#### [Task 1]
Answer these three questions about the forum thread on being right versus getting results:
(a) According to Ashitaka, what is more important now?
(b) In Transcendence's example, how many people are killed to save 1000?
(c) According to Siggy, what does it come down to?

# Being right or getting results?



## Catenaccio (May 2, 2011)

Which is more important to you?


----------



## Ashitaka (May 1, 2011)

Being right used to be more important to me. But now getting results is more important.

I think it's because I used to care about others a lot more, and now I realize that if they're going to make a change in their lives it's certainly not going to be because I convinced them that they're wrong about something. So now the focus is on me and getting results, which usually means manipulating people into believing that they came up with some idea (of mine) and they're "right".

Lead a horse to water...


----------



## Transcendence (Apr 25, 2011)

Don't you get results by being right? 

Killing 100 people to save a 1000 is the best result, therefore it is "right". 
Where we assume that the goal is to preserve the human race.


----------



## Ashitaka (May 1, 2011)

I don't think that's what he means. As INTJs we're always extremely aware if we're right or if we simply don't have the answer (side note: I'm usually attracted to women who prove me wrong, because it's so very rare that anybody can).

I think he means, in front of others whether it's better to try to "be right" or to try to get the results that the situation calls for (correct me if I'm wrong OP).


----------



## Transcendence (Apr 25, 2011)

Well then clearly getting results is the number one priority.


----------



## Ashitaka (May 1, 2011)

TheOpenDoor said:


> Well then clearly getting results is the number one priority.


Well yes, as I was saying that is my priority now. The problem is when I was younger I just naturally assumed people thought like me (boy was I wrong). Anyway, I would think that if I proved somebody wrong it would be some sort of GRAND EPIPHANY to them, but it turns out they don't actually care and think I'm an asshole instead. Again, the reason for that is because that's how I feel when somebody proves me wrong. And I acted that way, because I cared more about people back then and I wanted to help.


----------



## Siggy (May 25, 2009)

Getting results. It comes down to the goal.


----------



## Istbkleta (Apr 30, 2011)

This seems like a rhetorical question.

Getting results is the logical answer.
Nobody judges the victor.


----------



## Toru Okada (May 10, 2011)

being right only feels good when others acknowledge you are. But most people are too prideful or don't see the point in what you have to say unless you provide substance. Results defy those in denial.


----------



## Istbkleta (Apr 30, 2011)

@Catenaccio

Dude, seriously. You are asking NTs to give you an answer to a question that has an *obvious* logical answer.

Try in the F forums to get something you haven't thought of yourself.
This here is pointless.
STPs will probably give you the exact same answers as us.
Waste of time. Post it in the NF and I'll check it out


----------



## Catenaccio (May 2, 2011)

#### [Extracted records]

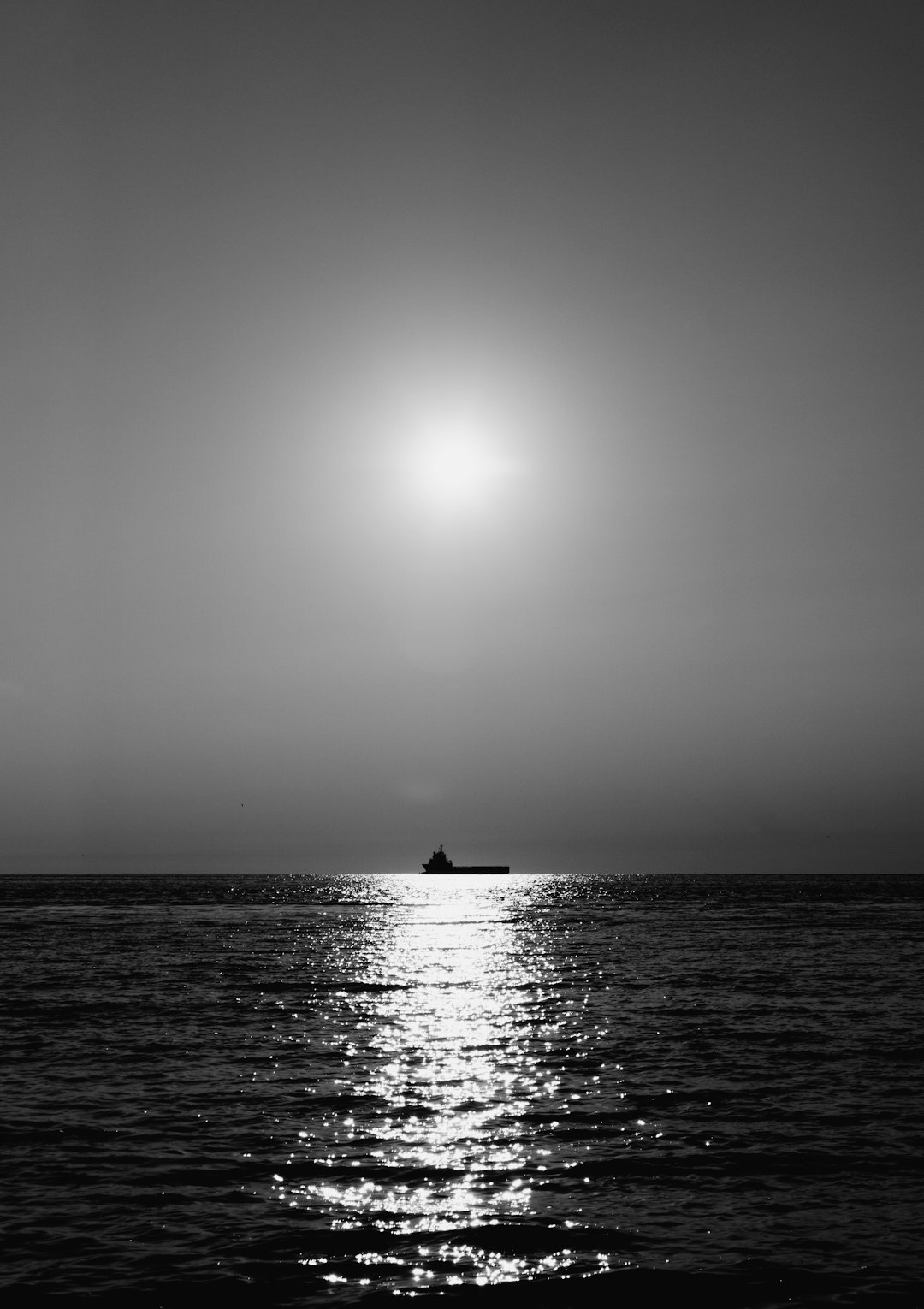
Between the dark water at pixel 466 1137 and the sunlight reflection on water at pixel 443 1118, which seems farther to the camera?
the sunlight reflection on water at pixel 443 1118

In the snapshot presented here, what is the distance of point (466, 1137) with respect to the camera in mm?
20938

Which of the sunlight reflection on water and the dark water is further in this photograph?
the sunlight reflection on water

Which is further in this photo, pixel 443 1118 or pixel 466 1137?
pixel 443 1118

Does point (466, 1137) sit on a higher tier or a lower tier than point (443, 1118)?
lower

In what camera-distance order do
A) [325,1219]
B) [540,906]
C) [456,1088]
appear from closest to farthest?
[325,1219] < [456,1088] < [540,906]

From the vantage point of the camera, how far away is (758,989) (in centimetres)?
4453

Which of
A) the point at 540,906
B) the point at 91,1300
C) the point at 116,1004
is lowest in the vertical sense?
the point at 91,1300

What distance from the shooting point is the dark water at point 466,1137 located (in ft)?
46.8

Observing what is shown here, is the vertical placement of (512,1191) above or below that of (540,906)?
below

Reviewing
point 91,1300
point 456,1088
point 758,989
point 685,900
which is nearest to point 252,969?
point 758,989

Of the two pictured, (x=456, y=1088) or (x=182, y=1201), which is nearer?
(x=182, y=1201)

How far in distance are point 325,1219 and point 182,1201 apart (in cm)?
255

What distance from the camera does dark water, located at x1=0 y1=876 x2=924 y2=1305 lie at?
46.8 feet

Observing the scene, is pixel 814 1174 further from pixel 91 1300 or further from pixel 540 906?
pixel 540 906
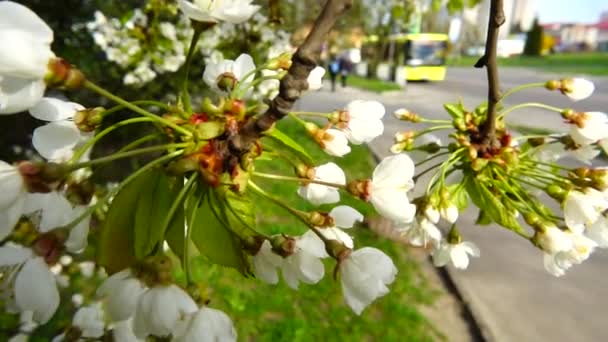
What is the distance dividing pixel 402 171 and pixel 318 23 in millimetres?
241

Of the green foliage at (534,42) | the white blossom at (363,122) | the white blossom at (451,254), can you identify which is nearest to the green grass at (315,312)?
the white blossom at (451,254)

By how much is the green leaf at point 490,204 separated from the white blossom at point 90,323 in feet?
1.96

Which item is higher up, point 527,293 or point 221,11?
point 221,11

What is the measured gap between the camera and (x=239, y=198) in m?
0.67

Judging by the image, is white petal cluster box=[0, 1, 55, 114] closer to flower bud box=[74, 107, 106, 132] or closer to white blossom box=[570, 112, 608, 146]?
flower bud box=[74, 107, 106, 132]

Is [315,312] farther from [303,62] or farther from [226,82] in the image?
[303,62]

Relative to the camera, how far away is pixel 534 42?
2725cm

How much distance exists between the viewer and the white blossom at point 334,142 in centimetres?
76

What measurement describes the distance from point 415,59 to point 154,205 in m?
17.0

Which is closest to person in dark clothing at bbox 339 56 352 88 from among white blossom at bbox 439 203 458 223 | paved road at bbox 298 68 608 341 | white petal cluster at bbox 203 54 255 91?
paved road at bbox 298 68 608 341

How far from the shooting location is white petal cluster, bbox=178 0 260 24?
588 millimetres

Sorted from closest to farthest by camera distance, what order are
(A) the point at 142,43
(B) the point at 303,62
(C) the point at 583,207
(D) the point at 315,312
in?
1. (B) the point at 303,62
2. (C) the point at 583,207
3. (A) the point at 142,43
4. (D) the point at 315,312

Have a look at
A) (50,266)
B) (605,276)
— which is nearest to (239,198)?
(50,266)

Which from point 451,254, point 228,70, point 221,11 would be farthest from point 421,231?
point 221,11
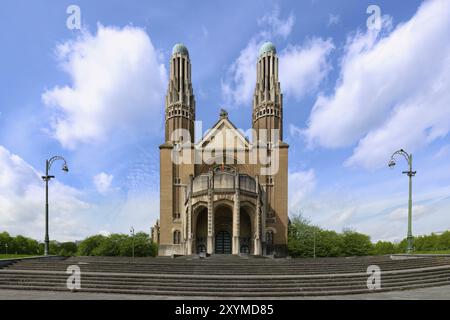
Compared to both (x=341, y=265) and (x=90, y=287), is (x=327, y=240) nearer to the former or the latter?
(x=341, y=265)

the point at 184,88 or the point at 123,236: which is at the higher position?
the point at 184,88

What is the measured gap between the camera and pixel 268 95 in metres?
49.7

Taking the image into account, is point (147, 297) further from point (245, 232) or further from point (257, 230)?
point (245, 232)

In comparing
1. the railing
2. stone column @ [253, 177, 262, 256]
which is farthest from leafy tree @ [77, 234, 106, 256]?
stone column @ [253, 177, 262, 256]

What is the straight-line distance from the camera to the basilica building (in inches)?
1303

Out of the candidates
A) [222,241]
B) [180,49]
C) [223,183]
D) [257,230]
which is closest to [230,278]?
[223,183]

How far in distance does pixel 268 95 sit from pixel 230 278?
133 ft

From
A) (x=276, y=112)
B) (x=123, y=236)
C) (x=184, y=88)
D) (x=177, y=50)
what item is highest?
(x=177, y=50)

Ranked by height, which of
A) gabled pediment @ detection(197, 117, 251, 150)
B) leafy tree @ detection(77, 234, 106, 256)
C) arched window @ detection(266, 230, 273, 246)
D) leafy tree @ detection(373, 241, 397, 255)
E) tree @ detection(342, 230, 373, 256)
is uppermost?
gabled pediment @ detection(197, 117, 251, 150)
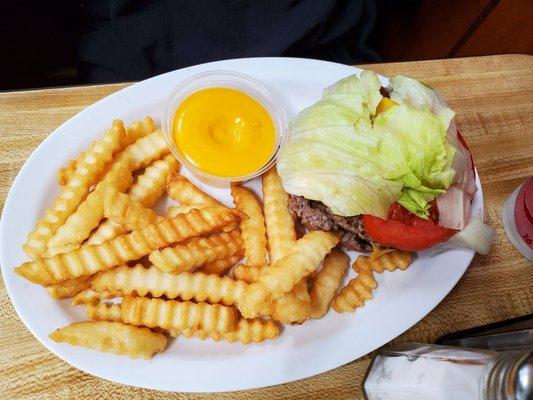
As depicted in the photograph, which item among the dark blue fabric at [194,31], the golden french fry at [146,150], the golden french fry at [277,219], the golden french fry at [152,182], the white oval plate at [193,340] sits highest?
the dark blue fabric at [194,31]

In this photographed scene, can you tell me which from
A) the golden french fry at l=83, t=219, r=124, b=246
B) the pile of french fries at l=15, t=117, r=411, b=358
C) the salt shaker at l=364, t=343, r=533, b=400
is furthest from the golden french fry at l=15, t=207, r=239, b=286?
the salt shaker at l=364, t=343, r=533, b=400

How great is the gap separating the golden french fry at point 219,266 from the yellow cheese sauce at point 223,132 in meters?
0.30

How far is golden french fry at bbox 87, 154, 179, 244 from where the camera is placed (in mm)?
1617

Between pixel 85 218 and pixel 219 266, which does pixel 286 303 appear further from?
pixel 85 218

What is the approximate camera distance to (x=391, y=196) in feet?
5.38

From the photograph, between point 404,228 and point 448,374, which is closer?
point 448,374

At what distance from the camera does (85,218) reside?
5.11 feet

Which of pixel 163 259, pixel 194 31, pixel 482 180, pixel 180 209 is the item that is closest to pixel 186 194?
pixel 180 209

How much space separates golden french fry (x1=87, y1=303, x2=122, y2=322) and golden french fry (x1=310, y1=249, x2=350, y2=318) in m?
0.59

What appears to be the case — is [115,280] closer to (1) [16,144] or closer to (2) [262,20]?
(1) [16,144]

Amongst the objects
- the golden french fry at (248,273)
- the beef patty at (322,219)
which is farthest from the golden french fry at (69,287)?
the beef patty at (322,219)

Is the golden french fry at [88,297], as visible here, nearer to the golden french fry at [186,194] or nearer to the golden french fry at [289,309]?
the golden french fry at [186,194]

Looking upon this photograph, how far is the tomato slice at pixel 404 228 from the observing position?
65.6 inches

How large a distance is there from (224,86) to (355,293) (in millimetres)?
854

#### [Task 2]
Pull out every line of the records that contains the word "centimetres".

#### [Solution 1]
(a) Getting results
(b) 100
(c) The goal

#### [Solution 2]
From the vantage point of the camera, how far away is (758,989) (in centimetres)?
How much distance exists between the viewer and the white blossom at point 334,142 in centimetres?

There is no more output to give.